**EXTRAIT DE RÉFÉRENCE:**
C'est le cas de l'autrice de cet ouvrage hybride. Le conjoint de Camille Emmanuelle, Luz, fut l'une des victimes de l'attentat à Charlie Hebdo en janvier 2015. Le jour de son anniversaire, le dessinateur a échappé de peu à l'attaque terroriste qui a causé la mort de douze collaborateurs du journal. Quatre ans et demi plus tard, Camille Emmanuelle débutait l'écriture de ce récit très intime dévoilant les conséquences du drame sur son métier, sa santé, son couple, ses affects - colère, inquiétude, tristesse, anxiété.

Un témoignage pour mettre en mots la réalité du "ricochet", mais aussi une enquête polyphonique, où experts de la loi, psys et victimes apportent leurs voix pour définir cette expression si peu connue, bien que statut juridique. On apprend beaucoup en lisant Ricochets. On s'émeut forcément, on rigole aussi - si si.

**DONNÉES FOURNIES:**
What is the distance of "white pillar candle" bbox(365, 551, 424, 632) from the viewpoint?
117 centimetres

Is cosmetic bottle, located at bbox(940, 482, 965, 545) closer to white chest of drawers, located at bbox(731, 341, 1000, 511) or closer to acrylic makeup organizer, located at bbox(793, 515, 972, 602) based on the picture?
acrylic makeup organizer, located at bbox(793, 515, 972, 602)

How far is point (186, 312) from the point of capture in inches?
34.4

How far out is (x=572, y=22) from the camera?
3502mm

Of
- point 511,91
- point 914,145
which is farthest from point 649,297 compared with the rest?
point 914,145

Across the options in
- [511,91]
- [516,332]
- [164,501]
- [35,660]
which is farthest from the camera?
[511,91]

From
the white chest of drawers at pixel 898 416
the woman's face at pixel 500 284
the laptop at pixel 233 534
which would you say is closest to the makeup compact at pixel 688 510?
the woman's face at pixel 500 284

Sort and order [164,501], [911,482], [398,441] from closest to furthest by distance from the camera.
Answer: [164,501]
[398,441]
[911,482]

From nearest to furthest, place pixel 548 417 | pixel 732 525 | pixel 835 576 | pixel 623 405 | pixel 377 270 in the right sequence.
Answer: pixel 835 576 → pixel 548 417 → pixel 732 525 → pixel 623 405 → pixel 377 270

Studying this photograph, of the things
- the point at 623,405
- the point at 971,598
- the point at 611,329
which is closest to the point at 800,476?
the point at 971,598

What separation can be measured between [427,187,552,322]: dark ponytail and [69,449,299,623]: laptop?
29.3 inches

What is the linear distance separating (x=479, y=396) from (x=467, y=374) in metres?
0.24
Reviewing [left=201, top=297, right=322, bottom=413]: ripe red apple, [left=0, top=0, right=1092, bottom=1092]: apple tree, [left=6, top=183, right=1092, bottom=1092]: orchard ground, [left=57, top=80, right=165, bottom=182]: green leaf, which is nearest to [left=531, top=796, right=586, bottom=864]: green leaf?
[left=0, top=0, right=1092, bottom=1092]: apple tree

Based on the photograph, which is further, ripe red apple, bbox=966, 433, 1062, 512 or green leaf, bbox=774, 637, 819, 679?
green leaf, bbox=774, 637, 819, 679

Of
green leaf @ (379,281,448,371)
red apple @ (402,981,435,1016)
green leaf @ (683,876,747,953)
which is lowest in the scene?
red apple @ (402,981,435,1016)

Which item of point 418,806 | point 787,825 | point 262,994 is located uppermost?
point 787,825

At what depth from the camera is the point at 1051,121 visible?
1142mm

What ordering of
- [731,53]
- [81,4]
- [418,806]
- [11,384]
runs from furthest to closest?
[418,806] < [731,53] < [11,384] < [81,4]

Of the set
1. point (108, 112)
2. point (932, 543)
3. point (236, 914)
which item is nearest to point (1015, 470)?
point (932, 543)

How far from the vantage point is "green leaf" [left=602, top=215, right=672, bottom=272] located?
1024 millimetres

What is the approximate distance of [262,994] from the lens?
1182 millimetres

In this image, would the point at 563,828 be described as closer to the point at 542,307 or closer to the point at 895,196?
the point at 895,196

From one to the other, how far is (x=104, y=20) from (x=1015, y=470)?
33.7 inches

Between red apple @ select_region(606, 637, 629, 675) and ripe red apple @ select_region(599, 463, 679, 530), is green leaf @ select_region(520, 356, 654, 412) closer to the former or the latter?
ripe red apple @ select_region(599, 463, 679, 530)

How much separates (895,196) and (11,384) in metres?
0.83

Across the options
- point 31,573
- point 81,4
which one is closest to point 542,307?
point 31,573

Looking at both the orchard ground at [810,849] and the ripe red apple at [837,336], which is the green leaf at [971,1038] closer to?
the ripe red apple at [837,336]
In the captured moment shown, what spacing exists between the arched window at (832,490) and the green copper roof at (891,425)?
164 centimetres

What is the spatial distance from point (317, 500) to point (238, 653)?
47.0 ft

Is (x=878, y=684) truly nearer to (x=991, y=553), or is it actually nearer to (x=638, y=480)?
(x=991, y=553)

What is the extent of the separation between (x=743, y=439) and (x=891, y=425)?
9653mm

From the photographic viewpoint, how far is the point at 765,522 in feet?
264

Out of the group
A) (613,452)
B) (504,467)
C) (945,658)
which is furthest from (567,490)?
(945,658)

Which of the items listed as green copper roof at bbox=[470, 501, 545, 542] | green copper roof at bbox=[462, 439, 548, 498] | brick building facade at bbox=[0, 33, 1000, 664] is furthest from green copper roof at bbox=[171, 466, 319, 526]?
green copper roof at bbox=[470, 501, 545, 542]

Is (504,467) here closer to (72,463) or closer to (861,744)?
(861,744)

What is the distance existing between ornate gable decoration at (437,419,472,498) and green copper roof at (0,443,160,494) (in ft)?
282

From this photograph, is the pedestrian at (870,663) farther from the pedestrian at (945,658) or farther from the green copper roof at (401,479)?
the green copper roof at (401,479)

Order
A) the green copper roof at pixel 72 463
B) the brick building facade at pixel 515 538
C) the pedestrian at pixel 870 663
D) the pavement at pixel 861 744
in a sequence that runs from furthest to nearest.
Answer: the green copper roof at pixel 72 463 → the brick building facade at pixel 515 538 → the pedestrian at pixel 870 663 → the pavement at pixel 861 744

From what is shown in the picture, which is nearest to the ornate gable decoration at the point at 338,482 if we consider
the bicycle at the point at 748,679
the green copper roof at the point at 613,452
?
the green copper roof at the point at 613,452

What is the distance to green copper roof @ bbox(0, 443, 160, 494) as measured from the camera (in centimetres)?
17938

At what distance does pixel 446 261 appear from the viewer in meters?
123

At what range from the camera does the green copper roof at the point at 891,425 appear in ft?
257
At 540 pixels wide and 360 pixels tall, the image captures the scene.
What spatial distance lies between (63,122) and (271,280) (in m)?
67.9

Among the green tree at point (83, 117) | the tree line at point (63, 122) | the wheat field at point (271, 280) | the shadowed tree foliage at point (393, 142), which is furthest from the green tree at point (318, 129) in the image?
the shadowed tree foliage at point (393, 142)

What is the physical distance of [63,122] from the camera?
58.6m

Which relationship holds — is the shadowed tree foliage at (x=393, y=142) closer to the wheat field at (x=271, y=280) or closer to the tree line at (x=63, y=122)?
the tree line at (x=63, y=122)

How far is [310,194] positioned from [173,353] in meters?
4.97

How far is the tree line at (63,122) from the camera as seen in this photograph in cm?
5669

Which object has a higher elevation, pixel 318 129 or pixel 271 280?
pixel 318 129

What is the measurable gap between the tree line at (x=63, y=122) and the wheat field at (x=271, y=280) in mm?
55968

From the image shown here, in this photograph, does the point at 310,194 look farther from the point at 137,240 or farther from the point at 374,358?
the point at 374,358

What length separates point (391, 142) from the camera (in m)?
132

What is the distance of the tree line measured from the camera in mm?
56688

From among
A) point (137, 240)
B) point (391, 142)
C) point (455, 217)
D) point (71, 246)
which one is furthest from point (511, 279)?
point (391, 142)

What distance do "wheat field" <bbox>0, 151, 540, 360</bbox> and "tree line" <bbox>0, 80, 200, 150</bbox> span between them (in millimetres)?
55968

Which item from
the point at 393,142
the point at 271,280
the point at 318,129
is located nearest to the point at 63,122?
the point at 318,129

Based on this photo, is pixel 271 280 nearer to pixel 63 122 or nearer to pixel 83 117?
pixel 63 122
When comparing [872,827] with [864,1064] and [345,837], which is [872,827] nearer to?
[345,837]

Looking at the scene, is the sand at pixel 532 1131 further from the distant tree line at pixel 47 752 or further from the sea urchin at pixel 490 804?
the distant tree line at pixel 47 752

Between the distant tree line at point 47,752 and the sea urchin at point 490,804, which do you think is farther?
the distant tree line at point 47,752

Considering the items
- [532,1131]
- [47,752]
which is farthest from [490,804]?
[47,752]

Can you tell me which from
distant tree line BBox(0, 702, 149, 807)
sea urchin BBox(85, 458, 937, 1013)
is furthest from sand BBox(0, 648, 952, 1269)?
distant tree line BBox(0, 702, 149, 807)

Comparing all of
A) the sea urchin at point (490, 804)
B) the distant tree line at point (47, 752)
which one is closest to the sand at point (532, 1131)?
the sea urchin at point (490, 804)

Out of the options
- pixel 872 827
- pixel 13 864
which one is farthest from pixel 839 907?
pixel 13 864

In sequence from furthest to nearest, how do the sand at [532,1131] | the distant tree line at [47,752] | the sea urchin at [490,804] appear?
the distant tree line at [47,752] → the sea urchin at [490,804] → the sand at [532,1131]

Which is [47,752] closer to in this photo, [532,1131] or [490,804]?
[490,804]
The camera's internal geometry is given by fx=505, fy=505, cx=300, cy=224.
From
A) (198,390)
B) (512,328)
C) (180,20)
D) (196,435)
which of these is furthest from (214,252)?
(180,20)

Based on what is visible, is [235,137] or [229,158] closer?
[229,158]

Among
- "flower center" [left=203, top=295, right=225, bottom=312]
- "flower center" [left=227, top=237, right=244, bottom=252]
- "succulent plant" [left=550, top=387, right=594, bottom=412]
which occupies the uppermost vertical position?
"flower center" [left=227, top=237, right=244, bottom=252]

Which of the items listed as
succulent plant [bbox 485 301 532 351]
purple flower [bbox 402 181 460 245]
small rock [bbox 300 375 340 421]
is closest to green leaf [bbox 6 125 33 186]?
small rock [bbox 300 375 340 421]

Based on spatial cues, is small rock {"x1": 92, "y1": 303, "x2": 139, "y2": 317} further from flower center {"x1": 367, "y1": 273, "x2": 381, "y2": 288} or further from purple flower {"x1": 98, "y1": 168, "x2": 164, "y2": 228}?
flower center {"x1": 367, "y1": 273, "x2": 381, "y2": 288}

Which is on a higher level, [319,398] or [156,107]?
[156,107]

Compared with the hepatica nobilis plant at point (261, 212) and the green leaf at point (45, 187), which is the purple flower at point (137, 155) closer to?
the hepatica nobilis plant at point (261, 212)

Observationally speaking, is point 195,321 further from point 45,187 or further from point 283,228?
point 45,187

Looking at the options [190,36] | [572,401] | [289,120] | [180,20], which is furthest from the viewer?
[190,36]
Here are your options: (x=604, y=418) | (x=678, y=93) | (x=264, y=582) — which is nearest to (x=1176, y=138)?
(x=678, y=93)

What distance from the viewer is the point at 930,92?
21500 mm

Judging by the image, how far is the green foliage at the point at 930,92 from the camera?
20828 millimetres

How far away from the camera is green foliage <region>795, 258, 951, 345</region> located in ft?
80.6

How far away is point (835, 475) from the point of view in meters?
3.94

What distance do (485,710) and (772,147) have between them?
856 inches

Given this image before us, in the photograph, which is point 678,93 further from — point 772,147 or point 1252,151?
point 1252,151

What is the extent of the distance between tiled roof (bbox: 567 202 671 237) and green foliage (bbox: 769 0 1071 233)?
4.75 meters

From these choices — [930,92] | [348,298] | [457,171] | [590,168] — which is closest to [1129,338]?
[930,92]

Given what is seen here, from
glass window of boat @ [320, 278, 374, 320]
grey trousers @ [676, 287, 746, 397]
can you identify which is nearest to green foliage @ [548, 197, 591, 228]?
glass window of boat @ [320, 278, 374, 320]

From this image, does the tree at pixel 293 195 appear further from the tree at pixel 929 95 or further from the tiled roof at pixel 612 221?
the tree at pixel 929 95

**CONSIGNES ET EXERCICES:**
1 - Les affirmations suivantes concordent-elles avec l'extrait ? Répondez par oui ou par non pour chacune, en citant à l'identique les mots de l'extrait qui tranchent. (a) Luz a été tué lors de l'attentat. (b) Camille Emmanuelle a commencé à écrire ce récit quatre ans et demi après le drame. (c) Seule l'autrice s'exprime dans l'ouvrage.
2 - Pouvez-vous recopier mot pour mot les entrées, depuis leur toute première ligne jusqu'à la ligne contenant « Answer: pixel 835 », cette dernière comprise ?
Les entrées n'ont aucun rapport avec l'extrait.

**RÉPONSES AUX CONSIGNES:**
1 -
(a) Non : « le dessinateur a échappé de peu à l'attaque terroriste ».
(b) Oui : « Quatre ans et demi plus tard, Camille Emmanuelle débutait l'écriture de ce récit très intime ».
(c) Non : « une enquête polyphonique, où experts de la loi, psys et victimes apportent leurs voix ».

2 -
What is the distance of "white pillar candle" bbox(365, 551, 424, 632) from the viewpoint?
117 centimetres

Is cosmetic bottle, located at bbox(940, 482, 965, 545) closer to white chest of drawers, located at bbox(731, 341, 1000, 511) or closer to acrylic makeup organizer, located at bbox(793, 515, 972, 602) based on the picture?
acrylic makeup organizer, located at bbox(793, 515, 972, 602)

How far is point (186, 312) from the point of capture in inches?
34.4

How far out is (x=572, y=22) from the camera?
3502mm

Of
- point 511,91
- point 914,145
which is farthest from point 649,297 compared with the rest?
point 914,145

Across the options in
- [511,91]
- [516,332]
- [164,501]
- [35,660]
which is farthest from the camera?
[511,91]

From
the white chest of drawers at pixel 898 416
the woman's face at pixel 500 284
the laptop at pixel 233 534
which would you say is closest to the makeup compact at pixel 688 510?
the woman's face at pixel 500 284

Sort and order [164,501], [911,482], [398,441] from closest to furthest by distance from the camera.
Answer: [164,501]
[398,441]
[911,482]

From nearest to furthest, place pixel 548 417 | pixel 732 525 | pixel 835 576 | pixel 623 405 | pixel 377 270 in the right sequence.
Answer: pixel 835 576 → pixel 548 417 → pixel 732 525 → pixel 623 405 → pixel 377 270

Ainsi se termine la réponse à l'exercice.